Data Visualization Types
Data Visualization Types
One of the most fundamental benefits of Business Intelligence platforms is the ability to incorporate graphical visualizations into reports. While there are many different types of visuals to use, selecting the best one can make the data much easier to analyze and understand.
Key performance indicators (or KPI) are not technically a graphical visualization, but they are still a great way to bring home important data points. Typically presented via a large/bold font along the top of the right side of a dashboard, these numbers catch the eye of the viewer and immediately provide context for the rest of the visuals.
One of the simplest and most common forms of visualization is the line graph. Often these are the first forms of graphing that we learn in school. The main purpose is to display a trend line of the data over the course of time. There are some variations of line graphs that can add more impact to the design: an Area Graph, which fills in the space below the line, can be useful if there are multiple lines on the same graph and a Sparkline, which is a line without the X or Y axes, works well with a KPI to give the viewer a quick context of the trend.

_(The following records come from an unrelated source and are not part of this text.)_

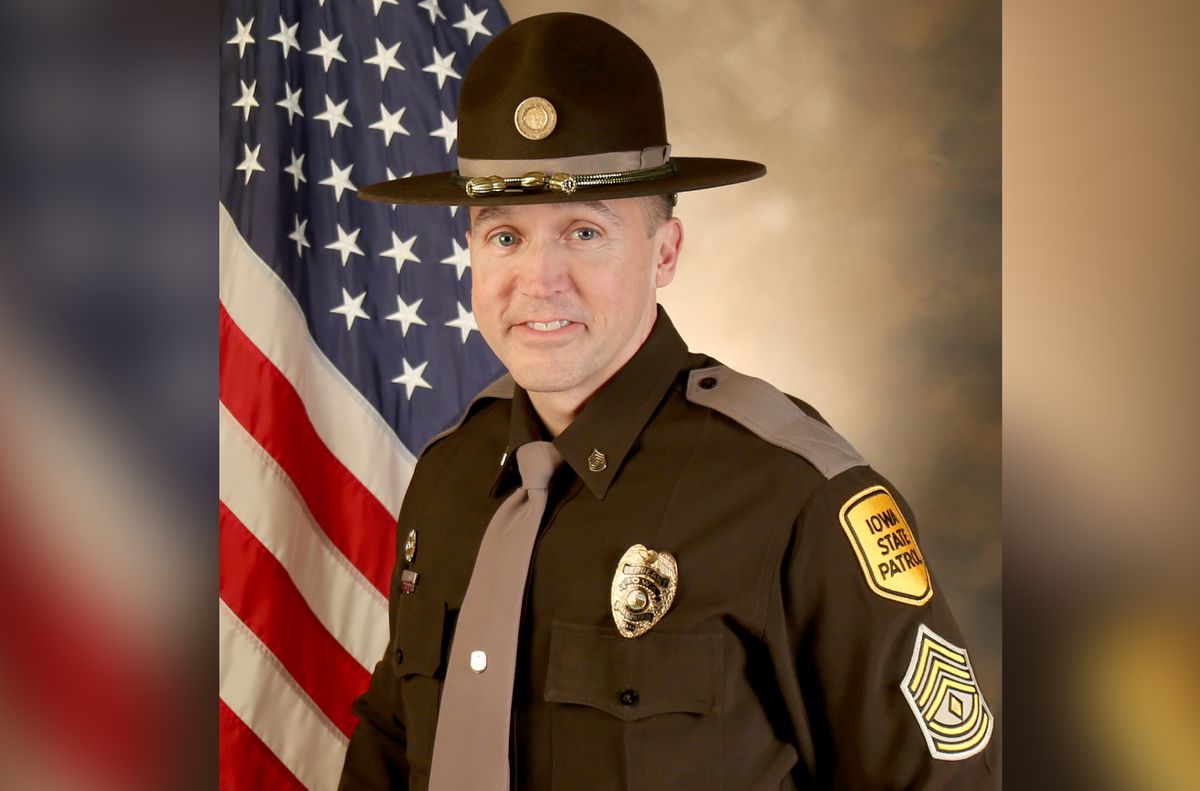 Iowa State Patrol trooper fatally shot by suspect wanted for
assault on another officer 1
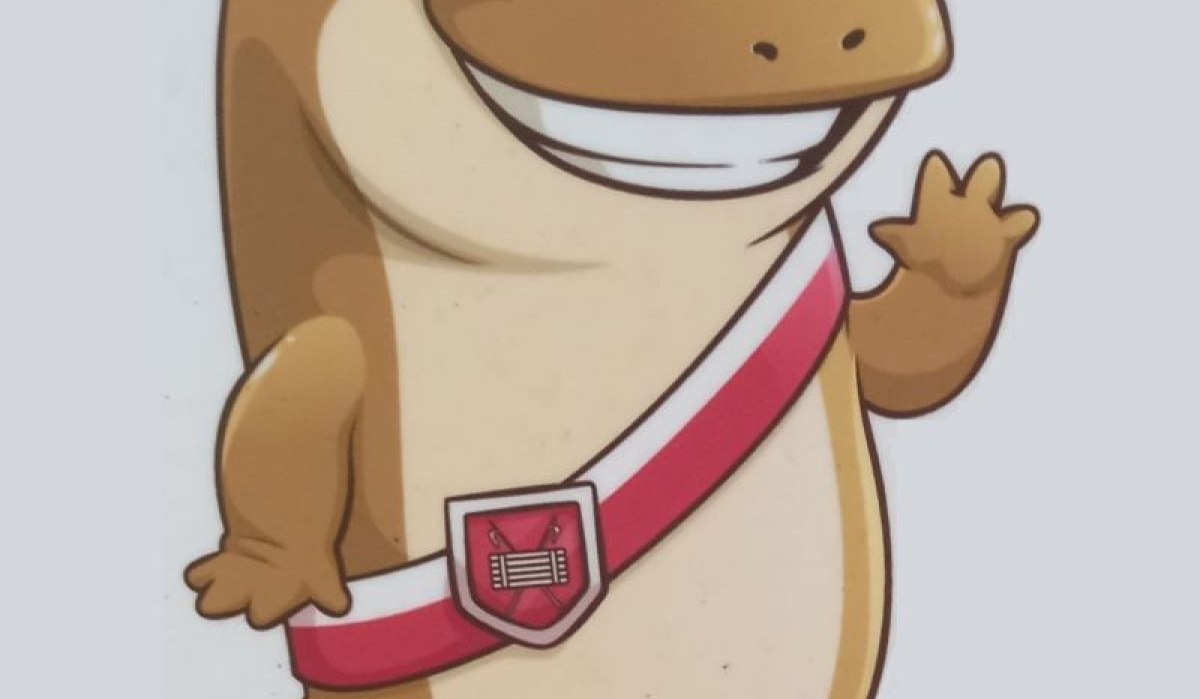 Ein lächelndes, cartoonartiges Tier mit großen Augen, rotem Band und Wappen, das freundlich winkt.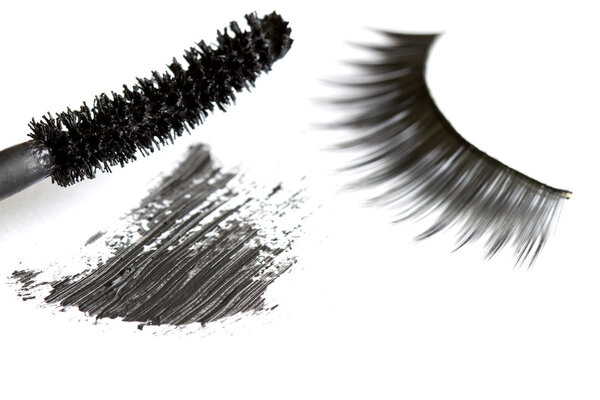Eyelashes and eye shadow cosmetics abstract background
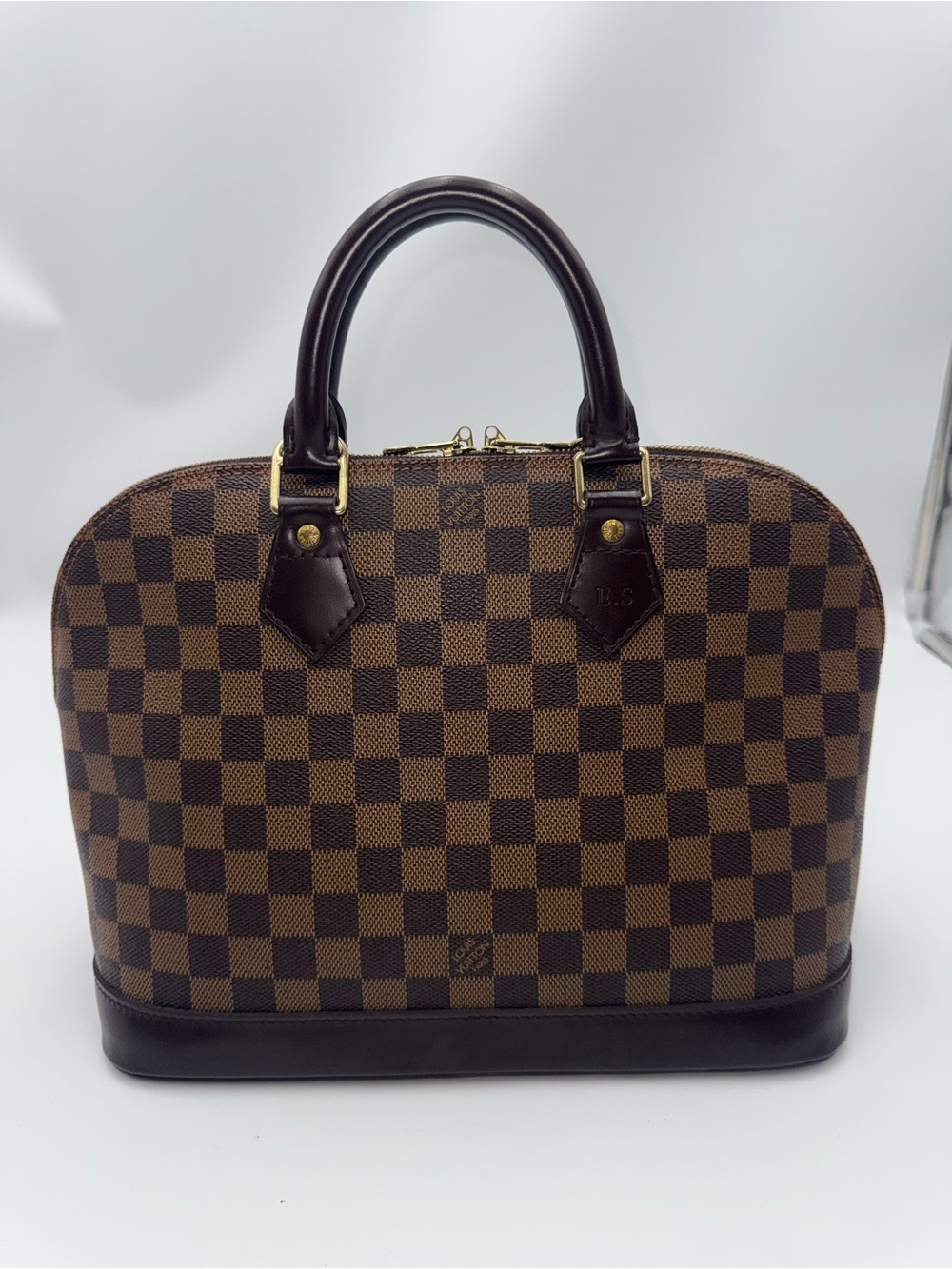 Louis Vuitton Damier Ebene Alma satchel in PM size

Another of the more basic forms of graphics is the bar chart. These are useful when comparing values between discrete categories. With a quick glance, the viewer can easily discern the highest/lowest members of the group. If you have subcategories to go along with your main categories, a stacked bar chart can be leveraged to add that detail.
A histogram is similar to a bar graph with one key difference: Bar charts are great for measuring discrete categorical datapoints, such as sales revenue by department, while a histogram is used to measure the distribution of those datapoints by a continuous dimension, such as sales by hour of the day.
Although limited in practicality, pie charts are another common form of visualization. These are typically used to convey the proportion to the whole of a single category. Unfortunately, its shortcomings typically make it an inferior choice to other types of visuals, such as a bar chart. Specifically, if there are more than a handful of datapoints, a pie chart becomes cluttered and difficult to compare the sizes of smaller slices (at least without a protractor). Another major downside of pie charts is the difficulty of comparing the slices from two different pie charts. Both of these shortcomings are easily overcome with a bar chart.
If you have several datapoints and wish to see the distribution and correlation across multiple sets of variables, then a scatterplot can be very useful. Each datapoint is represented by a single mark on a standard X/Y graph. From there, a trend line (such as a regression) can be added to expose the relationships between the variables. For additional insights, those marks can be represented by different colors, shapes or sizes to distinguish other aspects of the data.
Tree maps are a simple way of illustrating the proportion of various categories and sub-categories to the whole. Each category is represented as a box which fills the appropriate area of the total space. Likewise, each subcategory fills a box according to its proportion to the category.
A variation of the simple bar graph, a bullet graph is used to measure progress towards a goal. A bullet graph’s main components are a thin bar which represents the actual data, a thick bar which is segmented out to represent qualitative demarcations (such as: poor, good, excellent), and a target mark.
By incorporating different shades of one or two colors, a heat map is useful in comparing values of datapoints across the whole dataset in one simple visual. These are typically used to add “color” to a simple text-table or to a geographic map.
This is by no means an exhaustive list as there are many other visualization types available. But as you can see from this list of common types, there is much to be gained by incorporating data visualizations into your reports.